Mount Vernon High School held commencement exercises for 125 students Sunday, May 24.
Mount Vernon superintendent Matt Leeman gave advice to graduating seniors.
“The first piece of advice is who you are will matter more than your accomplishments,” Leeman said. “They won’t remember your GPA, your class rank, your SAT scores, but they will remember how you treated them.”
Leeman said the class of 2026 is full of talent, and what the world needs is people willing to make great decisions.
He encouraged the class to be courageous and make decisions, noting you don’t get anywhere making choices from safe places.
Mount Vernon senior Grace Hale gave her speech, noting some of her accomplishments.
“There is a quote outside of our beloved senora’s rooms that reads ‘this must be the place,’” Hale said. “I find it awfully true, for Mount Vernon High School is a place where it is easy to find an opportunity to soar. So much so, that we have been set up for success outside of these walls, rather than just in them.”
Hale encouraged her fellow Mustangs to keep going and excelling out in the real world, to offer the gifts they have to offer.
“Be yourself, but do it with defiant joy,” Hale said. “Defiant joy against both the struggles, the mundane and whatever comes your way. Wherever this life may lead you all, I’m glad I get to know you and be with you, my peers, my classmates, my childhood friends. Get grateful and keep going.”
Mount Vernon senior Norah Weber gave a speech about what makes a person an individual.
“Maybe it wasn’t the winning itself, but the exhilaration and pride you felt knowing the obstacles you overcame to do it,” Weber said. “Or maybe it was the coaches that created a family that you will have the rest of your life.”
Weber spoke about how music gave her a focus in her life, on how singing the wrong note loud and proud was better than not singing at all.
“Messing up my liens wasn’t a reason to quit,” Weber said, of her time in the musical. “It was an opportunity to – in Mr. Stephen’s words – #justact. At Mount Vernon, our accomplishments might be applauded, but when we grow from our failures, we are celebrated. Our talents are recognized, but our character and empathy are what defines us.”
Weber said the success of students is in all of the people who believe in them. She noted Thad Wilkins message on living with integrity is important.
“Wilkins tells us our class is always too worried about being perfect, that if we free ourselves to be free in the music, the rest will take care of itself,” Weber said. “Let yourself be free in the unknown, the journey, wherever it takes you. Celebrate the little moments, grow from the failures. All those moments add up to define what makes you.”
Math teacher Nathan Namanny was the faculty speaker selected by the class of 2026.
Namanny said that this class was special because of how they treat themselves and one another.
He also answered when students would use math in the real world.

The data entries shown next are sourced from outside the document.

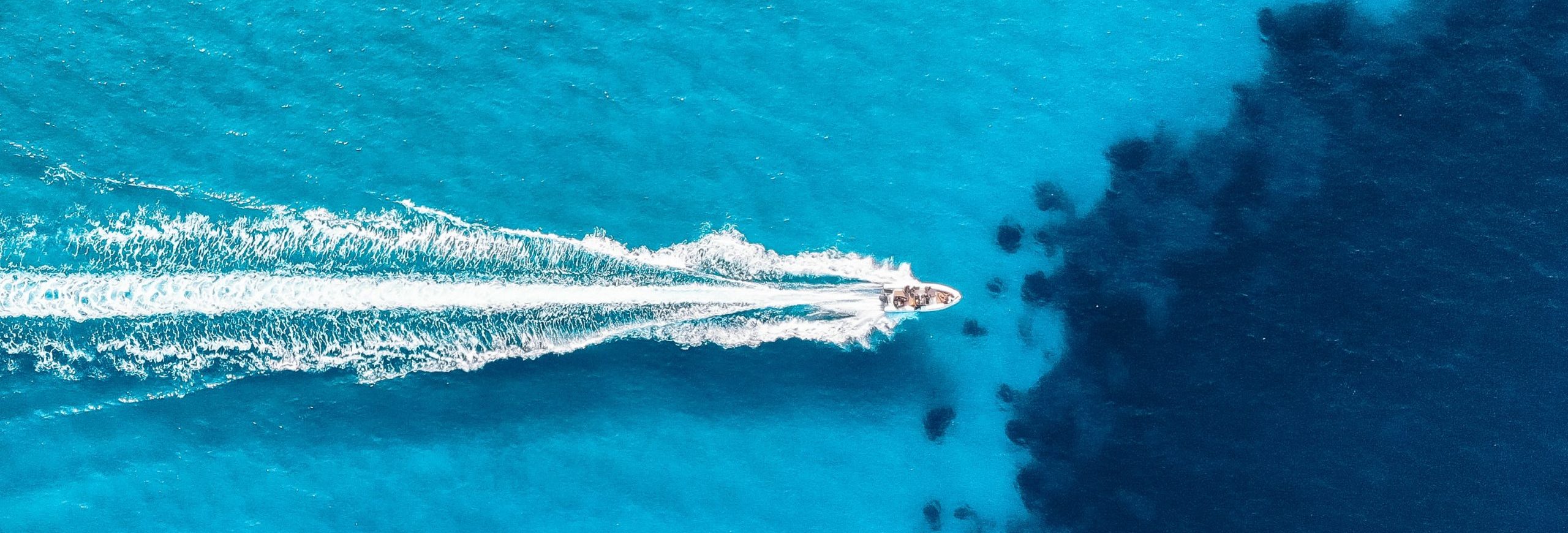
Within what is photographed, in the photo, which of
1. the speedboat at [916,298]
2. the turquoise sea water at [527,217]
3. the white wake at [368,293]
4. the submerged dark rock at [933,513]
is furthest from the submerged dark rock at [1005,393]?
the white wake at [368,293]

“Math is not always linear,” Namanny said. “Sometimes solving for an equation is not always a simple path to an answer. Many of you have circled an answer when you know it’s wrong, and you continue working the problem. That’s what life is. Solving one problem after another. You continue to work the problems.”
The three attributes Namanny said would be important are effort, perseverance and character.
Effort was giving something all you have in all you do, according to Namanny.
Perseverance is the ability to keep moving forward.
“Human beings are never going to be stationary,” Namanny said.
Character tied into the message Leeman uttered earlier in the day, the importance of the choices someone makes in their lives.